Olhos Ancestrais
Há certeza mais exata de que é cíclica toda a existência?
Arte: Reisado, de Dalton Paula (Foto de François Calil).
Quem fosse absorvido por aqueles olhos talvez não conseguisse vislumbrar a morte terrivelmente dolorosa que tiveram meus dois pais. Antonio, como eu. Dores lentas, de anos, pousando sobre as peles pretas, já tão carregadas de sofrimentos de outrora. Arruda, meu pai biológico, profundidade em silêncios. Cassiano da Silva, meu pai espiritual, sorriso largo a reluzir a quintessência da vida.
A densidade tênue que cada um deles trazia nos gestos: Arruda, no seu fino trato com o tamborim, sorrindo com a língua marotamente entredentes e atravessando a grossura impenetrável das lentes dos óculos, olhos de Baobá. Cassiano, na sua delicadeza de reza murmurada, untando com óleos e riscando com pemba a testa de tantos filhos e filhas, olhos de lagoa.
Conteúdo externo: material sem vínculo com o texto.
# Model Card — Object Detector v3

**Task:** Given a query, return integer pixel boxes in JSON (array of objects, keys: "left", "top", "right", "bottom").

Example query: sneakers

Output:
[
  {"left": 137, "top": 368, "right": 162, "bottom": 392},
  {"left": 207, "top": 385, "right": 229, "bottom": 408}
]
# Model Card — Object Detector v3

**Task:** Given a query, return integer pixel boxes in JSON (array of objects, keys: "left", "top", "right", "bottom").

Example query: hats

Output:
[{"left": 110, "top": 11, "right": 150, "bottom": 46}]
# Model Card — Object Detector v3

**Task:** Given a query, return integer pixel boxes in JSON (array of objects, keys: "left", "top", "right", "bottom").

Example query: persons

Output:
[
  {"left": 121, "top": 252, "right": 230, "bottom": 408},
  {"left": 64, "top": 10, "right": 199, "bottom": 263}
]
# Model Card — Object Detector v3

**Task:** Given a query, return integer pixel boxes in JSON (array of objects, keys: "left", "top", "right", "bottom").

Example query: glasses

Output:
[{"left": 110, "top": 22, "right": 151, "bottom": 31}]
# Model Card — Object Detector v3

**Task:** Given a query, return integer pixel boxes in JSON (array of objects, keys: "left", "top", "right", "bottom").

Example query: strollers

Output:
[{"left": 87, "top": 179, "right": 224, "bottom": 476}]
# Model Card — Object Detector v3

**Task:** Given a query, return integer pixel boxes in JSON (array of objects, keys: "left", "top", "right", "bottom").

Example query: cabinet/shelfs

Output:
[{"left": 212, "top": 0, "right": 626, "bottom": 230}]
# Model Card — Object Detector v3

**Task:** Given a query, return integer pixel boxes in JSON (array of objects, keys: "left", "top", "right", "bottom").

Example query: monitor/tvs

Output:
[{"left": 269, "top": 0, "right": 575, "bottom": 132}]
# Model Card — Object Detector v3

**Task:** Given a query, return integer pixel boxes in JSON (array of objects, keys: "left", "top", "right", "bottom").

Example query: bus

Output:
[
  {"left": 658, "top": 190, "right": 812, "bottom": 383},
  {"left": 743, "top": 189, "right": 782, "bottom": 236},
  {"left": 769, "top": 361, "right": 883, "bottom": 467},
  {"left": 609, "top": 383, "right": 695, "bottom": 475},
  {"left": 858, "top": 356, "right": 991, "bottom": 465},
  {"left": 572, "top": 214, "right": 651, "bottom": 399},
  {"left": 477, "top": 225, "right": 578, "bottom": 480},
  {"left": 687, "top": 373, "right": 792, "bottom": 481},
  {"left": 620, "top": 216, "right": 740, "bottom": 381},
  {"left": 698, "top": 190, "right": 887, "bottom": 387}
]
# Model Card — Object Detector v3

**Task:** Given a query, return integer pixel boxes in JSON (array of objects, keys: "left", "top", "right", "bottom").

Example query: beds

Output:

Há memória mais maralto e porto e maralto que a de gestos de amor?
Na languidez dos tempos finais, vestidos da matéria que é mera superfície do infindável, no momento em que a luz que restava nos olhos era a mais intensa – pois que da morte anunciada, portal para o imensurável –, desvelei em cada um dos meus pais a eternidade. Naquele instante do desprendimento, quando se vê através, o obscuro tornou-se tão claro, orvalho que se desprende da folha na primeira manhã, última estrela que se apaga antes da alvorada trazida pelo silvo do pássaro longínquo.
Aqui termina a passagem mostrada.